[Records of spatial relationships]

========

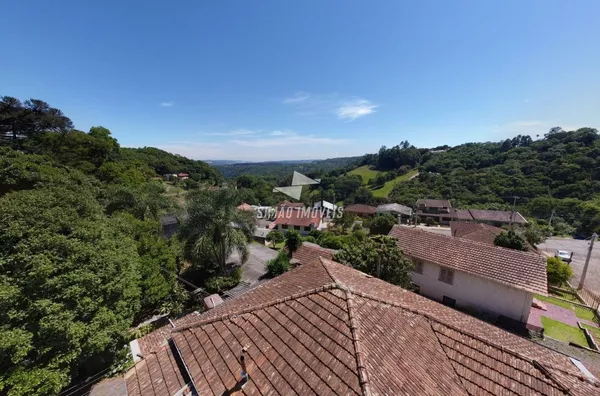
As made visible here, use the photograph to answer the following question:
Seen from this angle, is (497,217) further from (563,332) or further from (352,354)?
(352,354)

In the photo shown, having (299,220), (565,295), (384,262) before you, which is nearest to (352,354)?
(384,262)

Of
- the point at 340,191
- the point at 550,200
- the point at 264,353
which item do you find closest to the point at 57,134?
the point at 264,353

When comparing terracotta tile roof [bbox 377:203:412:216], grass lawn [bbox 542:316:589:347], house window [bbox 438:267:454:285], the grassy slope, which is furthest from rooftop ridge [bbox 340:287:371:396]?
the grassy slope

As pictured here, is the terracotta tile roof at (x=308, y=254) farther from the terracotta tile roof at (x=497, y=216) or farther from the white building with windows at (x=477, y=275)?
the terracotta tile roof at (x=497, y=216)

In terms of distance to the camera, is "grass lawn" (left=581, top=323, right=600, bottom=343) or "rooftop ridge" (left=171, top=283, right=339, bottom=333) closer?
"rooftop ridge" (left=171, top=283, right=339, bottom=333)

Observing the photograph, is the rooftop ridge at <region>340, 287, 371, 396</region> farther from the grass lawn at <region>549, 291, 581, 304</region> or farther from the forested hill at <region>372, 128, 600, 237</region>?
the forested hill at <region>372, 128, 600, 237</region>

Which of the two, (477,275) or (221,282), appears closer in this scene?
(477,275)

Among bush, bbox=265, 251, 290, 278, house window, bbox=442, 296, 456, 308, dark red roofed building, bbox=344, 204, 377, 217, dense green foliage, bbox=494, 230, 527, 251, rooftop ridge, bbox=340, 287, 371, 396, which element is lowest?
dark red roofed building, bbox=344, 204, 377, 217
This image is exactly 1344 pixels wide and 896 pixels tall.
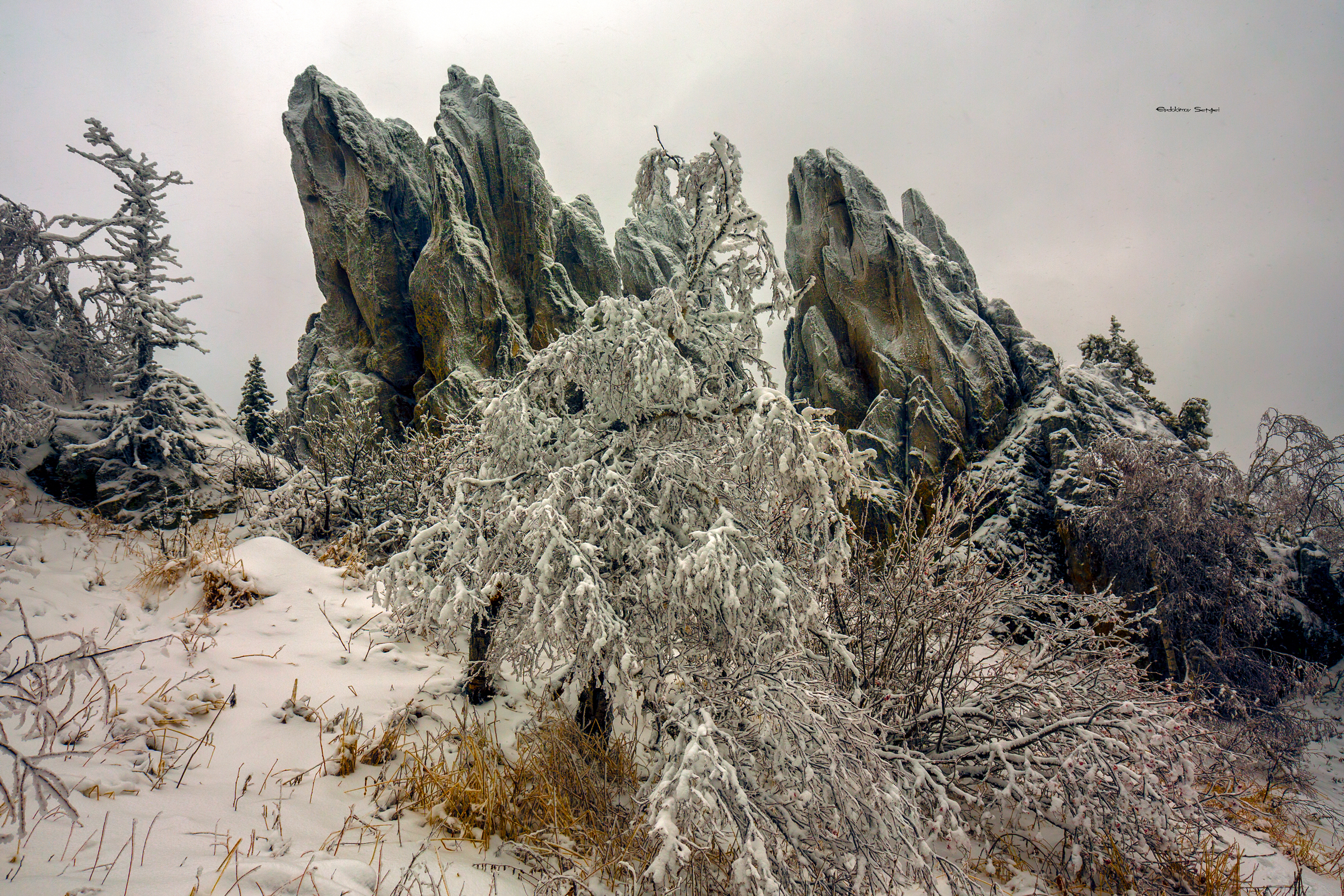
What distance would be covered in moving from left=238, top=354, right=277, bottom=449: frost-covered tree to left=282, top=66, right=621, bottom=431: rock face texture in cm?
116

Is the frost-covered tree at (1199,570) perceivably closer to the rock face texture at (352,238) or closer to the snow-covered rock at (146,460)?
the snow-covered rock at (146,460)

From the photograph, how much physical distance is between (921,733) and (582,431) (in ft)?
11.3

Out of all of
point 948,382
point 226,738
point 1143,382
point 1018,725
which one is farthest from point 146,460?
point 1143,382

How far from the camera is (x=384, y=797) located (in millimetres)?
3008

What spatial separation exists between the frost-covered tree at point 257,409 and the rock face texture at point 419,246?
116 centimetres

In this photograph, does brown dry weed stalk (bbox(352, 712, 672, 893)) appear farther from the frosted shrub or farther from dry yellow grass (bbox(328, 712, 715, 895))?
the frosted shrub

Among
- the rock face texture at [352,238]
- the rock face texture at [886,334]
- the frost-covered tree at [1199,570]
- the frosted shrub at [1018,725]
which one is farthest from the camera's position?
the rock face texture at [352,238]

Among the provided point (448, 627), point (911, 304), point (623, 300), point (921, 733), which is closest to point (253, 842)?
point (448, 627)

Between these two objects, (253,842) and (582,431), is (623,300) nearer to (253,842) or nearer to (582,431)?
(582,431)

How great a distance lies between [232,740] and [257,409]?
24867 millimetres

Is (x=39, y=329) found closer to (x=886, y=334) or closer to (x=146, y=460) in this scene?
(x=146, y=460)

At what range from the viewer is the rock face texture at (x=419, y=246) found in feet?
70.1

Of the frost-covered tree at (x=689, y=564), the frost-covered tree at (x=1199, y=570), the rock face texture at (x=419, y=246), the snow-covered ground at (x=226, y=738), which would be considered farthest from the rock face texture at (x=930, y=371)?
the snow-covered ground at (x=226, y=738)

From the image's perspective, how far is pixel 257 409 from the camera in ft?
74.8
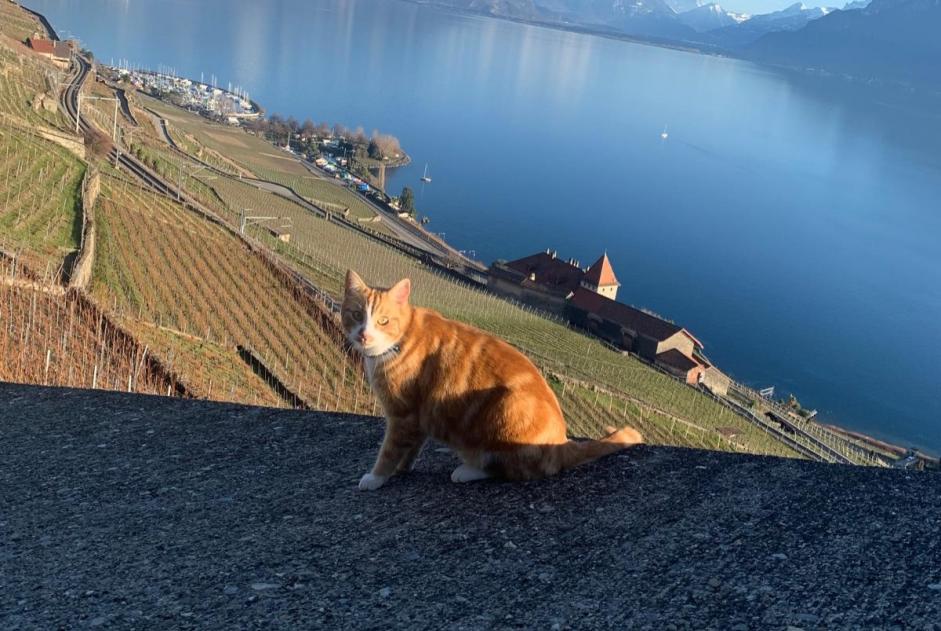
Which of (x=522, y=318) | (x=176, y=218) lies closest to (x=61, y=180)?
(x=176, y=218)

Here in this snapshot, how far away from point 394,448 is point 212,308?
51.2 feet

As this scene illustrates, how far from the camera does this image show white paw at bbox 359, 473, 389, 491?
3.67m

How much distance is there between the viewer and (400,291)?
3.47 metres

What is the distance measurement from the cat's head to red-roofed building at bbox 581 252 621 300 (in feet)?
127

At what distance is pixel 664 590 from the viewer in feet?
8.73

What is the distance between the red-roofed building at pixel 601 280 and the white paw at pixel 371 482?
38558 mm

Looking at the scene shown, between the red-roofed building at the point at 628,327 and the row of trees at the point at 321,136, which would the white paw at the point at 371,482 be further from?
the row of trees at the point at 321,136

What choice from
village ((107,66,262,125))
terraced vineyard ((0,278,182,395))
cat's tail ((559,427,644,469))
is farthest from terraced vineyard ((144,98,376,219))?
cat's tail ((559,427,644,469))

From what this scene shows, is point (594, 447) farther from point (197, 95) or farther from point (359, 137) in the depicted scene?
point (197, 95)

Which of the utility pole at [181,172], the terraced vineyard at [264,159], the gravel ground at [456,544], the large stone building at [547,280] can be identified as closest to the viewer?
the gravel ground at [456,544]

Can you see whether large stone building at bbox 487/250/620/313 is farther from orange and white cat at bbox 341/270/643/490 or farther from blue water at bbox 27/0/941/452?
orange and white cat at bbox 341/270/643/490

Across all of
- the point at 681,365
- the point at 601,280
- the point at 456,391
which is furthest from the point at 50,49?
the point at 456,391

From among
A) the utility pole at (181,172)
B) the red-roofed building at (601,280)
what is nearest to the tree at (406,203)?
the utility pole at (181,172)

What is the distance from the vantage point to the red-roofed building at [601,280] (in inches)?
1662
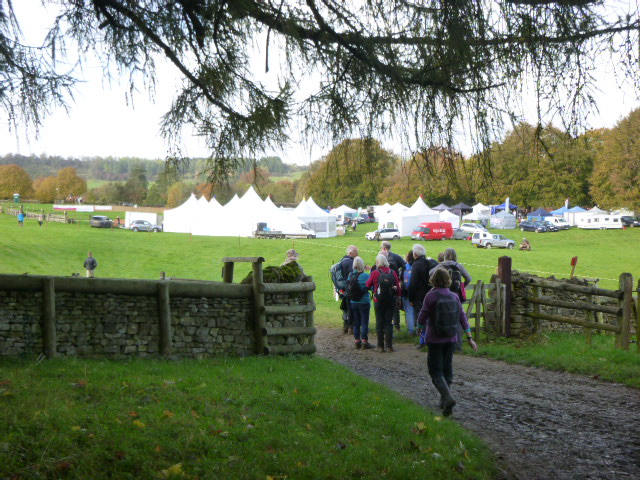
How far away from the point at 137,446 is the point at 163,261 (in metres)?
34.3

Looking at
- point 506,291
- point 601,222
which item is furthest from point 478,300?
point 601,222

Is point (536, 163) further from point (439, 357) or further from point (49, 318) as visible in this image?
point (49, 318)

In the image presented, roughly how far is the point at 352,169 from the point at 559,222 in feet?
215

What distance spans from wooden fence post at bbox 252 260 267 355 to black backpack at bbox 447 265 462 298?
305cm

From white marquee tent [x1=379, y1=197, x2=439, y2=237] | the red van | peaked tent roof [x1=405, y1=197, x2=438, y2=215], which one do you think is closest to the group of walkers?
the red van

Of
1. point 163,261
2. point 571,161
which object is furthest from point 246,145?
point 163,261

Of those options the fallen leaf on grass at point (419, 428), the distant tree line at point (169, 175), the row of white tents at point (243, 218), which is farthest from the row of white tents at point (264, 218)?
the distant tree line at point (169, 175)

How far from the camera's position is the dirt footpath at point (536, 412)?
18.9ft

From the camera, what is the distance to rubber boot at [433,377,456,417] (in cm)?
718

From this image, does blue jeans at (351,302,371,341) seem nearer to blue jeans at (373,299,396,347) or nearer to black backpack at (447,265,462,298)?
blue jeans at (373,299,396,347)

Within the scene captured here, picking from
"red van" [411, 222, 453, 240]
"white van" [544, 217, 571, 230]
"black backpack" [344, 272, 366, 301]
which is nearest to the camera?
"black backpack" [344, 272, 366, 301]

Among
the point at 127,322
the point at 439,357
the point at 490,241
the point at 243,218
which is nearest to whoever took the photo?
the point at 439,357

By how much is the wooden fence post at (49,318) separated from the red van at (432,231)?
47415mm

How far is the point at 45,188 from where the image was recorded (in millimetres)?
6031
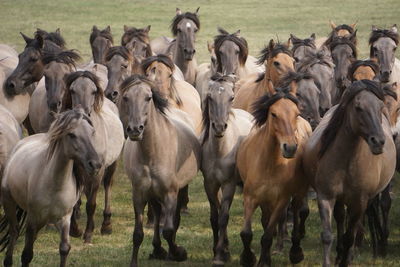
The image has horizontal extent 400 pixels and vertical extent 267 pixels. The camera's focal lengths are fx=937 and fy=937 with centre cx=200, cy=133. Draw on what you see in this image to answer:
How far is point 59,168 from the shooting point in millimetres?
7918

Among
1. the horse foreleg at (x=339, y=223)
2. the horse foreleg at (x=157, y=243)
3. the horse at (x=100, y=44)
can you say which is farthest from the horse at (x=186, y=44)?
the horse foreleg at (x=339, y=223)

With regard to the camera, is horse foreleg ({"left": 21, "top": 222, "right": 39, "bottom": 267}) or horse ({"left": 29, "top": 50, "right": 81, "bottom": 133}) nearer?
horse foreleg ({"left": 21, "top": 222, "right": 39, "bottom": 267})

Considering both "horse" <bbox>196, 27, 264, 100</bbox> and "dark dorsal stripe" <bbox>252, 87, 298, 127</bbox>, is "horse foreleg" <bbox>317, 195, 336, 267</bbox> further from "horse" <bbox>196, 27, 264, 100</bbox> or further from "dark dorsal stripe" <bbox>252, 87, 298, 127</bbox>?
"horse" <bbox>196, 27, 264, 100</bbox>

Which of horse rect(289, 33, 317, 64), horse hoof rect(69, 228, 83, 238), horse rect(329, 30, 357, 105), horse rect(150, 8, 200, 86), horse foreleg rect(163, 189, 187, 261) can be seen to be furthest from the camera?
horse rect(150, 8, 200, 86)

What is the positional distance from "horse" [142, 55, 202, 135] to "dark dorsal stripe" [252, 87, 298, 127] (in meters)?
1.83

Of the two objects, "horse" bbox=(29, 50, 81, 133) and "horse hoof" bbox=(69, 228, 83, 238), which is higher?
"horse" bbox=(29, 50, 81, 133)

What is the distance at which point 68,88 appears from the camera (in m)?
9.66

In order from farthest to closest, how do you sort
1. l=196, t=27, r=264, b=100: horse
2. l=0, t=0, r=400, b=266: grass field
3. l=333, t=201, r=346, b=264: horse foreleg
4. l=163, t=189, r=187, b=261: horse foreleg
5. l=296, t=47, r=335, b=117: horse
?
l=196, t=27, r=264, b=100: horse → l=296, t=47, r=335, b=117: horse → l=0, t=0, r=400, b=266: grass field → l=333, t=201, r=346, b=264: horse foreleg → l=163, t=189, r=187, b=261: horse foreleg

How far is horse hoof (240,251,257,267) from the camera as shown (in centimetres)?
881

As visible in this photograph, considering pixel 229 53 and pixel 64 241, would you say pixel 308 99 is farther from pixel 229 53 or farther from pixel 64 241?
pixel 64 241

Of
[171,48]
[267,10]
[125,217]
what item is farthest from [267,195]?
[267,10]

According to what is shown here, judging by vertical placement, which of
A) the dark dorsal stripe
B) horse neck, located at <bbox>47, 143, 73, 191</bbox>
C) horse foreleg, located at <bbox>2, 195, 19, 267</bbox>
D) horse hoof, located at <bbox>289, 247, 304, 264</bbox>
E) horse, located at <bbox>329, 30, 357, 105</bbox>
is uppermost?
horse, located at <bbox>329, 30, 357, 105</bbox>

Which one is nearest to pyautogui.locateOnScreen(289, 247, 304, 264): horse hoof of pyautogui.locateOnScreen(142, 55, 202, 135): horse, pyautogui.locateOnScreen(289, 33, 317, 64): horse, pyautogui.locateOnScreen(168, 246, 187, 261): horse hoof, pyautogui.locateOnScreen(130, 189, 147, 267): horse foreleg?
pyautogui.locateOnScreen(168, 246, 187, 261): horse hoof

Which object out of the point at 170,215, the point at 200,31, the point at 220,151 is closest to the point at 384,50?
the point at 220,151
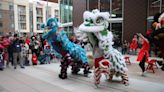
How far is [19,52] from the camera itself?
10992 mm

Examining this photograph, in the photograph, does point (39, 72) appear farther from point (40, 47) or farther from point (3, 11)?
point (3, 11)

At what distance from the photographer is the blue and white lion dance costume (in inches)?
338

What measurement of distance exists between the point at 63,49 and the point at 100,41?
83.3 inches

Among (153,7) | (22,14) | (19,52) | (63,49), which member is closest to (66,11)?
(153,7)

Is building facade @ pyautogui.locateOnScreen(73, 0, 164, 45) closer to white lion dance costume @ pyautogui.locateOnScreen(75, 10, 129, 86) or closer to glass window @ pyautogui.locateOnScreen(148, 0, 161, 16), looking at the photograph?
glass window @ pyautogui.locateOnScreen(148, 0, 161, 16)

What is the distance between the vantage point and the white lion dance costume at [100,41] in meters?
7.07

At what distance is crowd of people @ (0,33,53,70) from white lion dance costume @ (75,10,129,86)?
4.57 metres

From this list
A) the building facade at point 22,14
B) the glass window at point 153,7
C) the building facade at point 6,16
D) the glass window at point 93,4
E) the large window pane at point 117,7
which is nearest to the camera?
the glass window at point 153,7

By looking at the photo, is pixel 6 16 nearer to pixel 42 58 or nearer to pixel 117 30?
pixel 117 30

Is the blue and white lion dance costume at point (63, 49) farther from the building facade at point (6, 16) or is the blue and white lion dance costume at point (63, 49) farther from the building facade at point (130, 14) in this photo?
the building facade at point (6, 16)

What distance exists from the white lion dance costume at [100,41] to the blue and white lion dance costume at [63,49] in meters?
1.34

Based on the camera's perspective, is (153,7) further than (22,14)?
No

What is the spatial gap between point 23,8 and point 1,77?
162 ft

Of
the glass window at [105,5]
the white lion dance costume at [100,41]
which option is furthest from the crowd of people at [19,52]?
the glass window at [105,5]
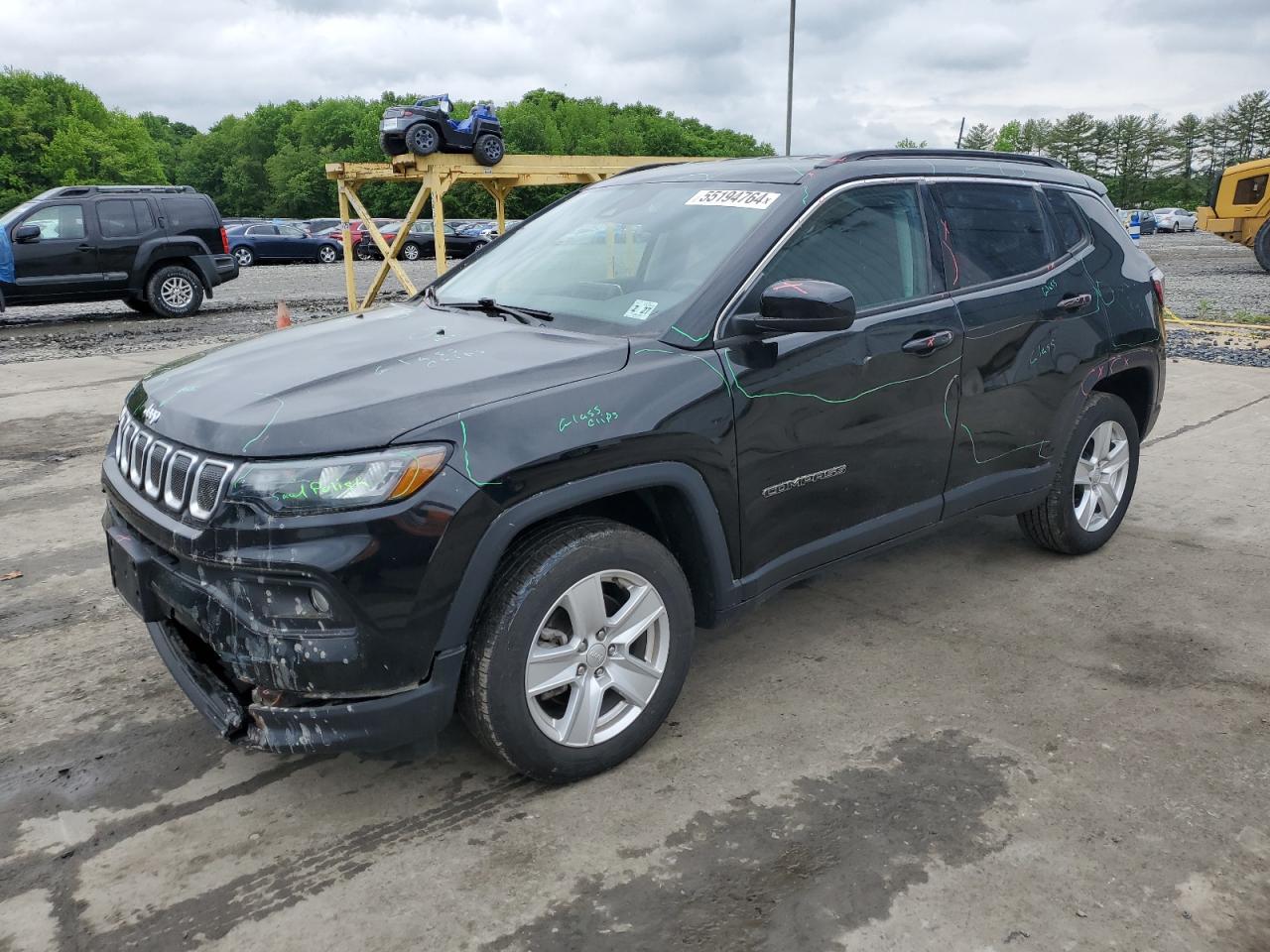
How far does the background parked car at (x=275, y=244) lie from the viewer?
31078 millimetres

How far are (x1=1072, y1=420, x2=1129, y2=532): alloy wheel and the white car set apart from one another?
181 ft

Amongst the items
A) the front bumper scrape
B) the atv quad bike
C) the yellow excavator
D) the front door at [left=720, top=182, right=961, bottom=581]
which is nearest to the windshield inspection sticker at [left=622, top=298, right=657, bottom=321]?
the front door at [left=720, top=182, right=961, bottom=581]

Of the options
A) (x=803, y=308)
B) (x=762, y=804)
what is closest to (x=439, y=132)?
(x=803, y=308)

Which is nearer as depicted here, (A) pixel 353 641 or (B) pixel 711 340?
(A) pixel 353 641

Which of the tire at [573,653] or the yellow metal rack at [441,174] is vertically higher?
the yellow metal rack at [441,174]

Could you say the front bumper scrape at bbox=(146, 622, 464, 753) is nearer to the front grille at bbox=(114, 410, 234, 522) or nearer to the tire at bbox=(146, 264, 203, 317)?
the front grille at bbox=(114, 410, 234, 522)

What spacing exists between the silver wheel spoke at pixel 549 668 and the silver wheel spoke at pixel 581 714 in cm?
5

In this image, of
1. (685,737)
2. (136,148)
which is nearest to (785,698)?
(685,737)

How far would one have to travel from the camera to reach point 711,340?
3150 mm

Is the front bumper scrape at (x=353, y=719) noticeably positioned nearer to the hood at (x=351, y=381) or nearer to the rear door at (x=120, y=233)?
the hood at (x=351, y=381)

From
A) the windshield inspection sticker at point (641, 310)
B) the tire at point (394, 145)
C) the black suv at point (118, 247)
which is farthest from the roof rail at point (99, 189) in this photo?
the windshield inspection sticker at point (641, 310)

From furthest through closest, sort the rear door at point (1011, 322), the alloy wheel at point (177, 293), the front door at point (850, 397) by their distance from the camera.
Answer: the alloy wheel at point (177, 293) < the rear door at point (1011, 322) < the front door at point (850, 397)

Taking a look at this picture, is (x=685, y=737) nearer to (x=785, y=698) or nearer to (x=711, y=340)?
(x=785, y=698)

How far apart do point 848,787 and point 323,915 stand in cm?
144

========

» **REQUIRED TASK**: Copy the lines word for word, starting at the line that contains "Which of the two, (477,275)" and ending at the line that contains "24867 millimetres", with both of those lines included. Leave out any pictures.

» **ANSWER FOR THIS EXERCISE**:
Which of the two, (477,275) or (221,282), appears closer in this scene?
(477,275)

Among bush, bbox=265, 251, 290, 278, house window, bbox=442, 296, 456, 308, dark red roofed building, bbox=344, 204, 377, 217, dense green foliage, bbox=494, 230, 527, 251, rooftop ridge, bbox=340, 287, 371, 396, which element is lowest?
dark red roofed building, bbox=344, 204, 377, 217
This image is exactly 1344 pixels wide and 896 pixels tall.
What distance would be covered in moving from left=238, top=354, right=277, bottom=449: frost-covered tree to left=282, top=66, right=621, bottom=431: rock face texture in cm?
116

Is the frost-covered tree at (1199,570) perceivably closer to the rock face texture at (352,238) or closer to the snow-covered rock at (146,460)?
the snow-covered rock at (146,460)

From the photograph, how much physical distance is between (921,733) and (582,431) (in ft)?
11.3

Out of all of
point 948,382
point 226,738
point 1143,382
point 1018,725
which one is farthest from point 146,460?
point 1143,382

How far from the camera is (x=384, y=797) located (in millimetres)?
3008

What spatial separation exists between the frost-covered tree at point 257,409 and the rock face texture at point 419,246?
116 centimetres

In this photograph, does brown dry weed stalk (bbox(352, 712, 672, 893)) appear farther from the frosted shrub or farther from dry yellow grass (bbox(328, 712, 715, 895))?
the frosted shrub

Among
- the rock face texture at [352,238]
- the rock face texture at [886,334]
- the frost-covered tree at [1199,570]
- the frosted shrub at [1018,725]
which one is farthest from the camera's position?
the rock face texture at [352,238]

Among the provided point (448, 627), point (911, 304), point (623, 300), point (921, 733), which is closest to point (253, 842)?
point (448, 627)

Between these two objects, (253,842) and (582,431), is (623,300) nearer to (253,842) or nearer to (582,431)?
(582,431)

How great a distance lies between [232,740] and [257,409]?
24867 millimetres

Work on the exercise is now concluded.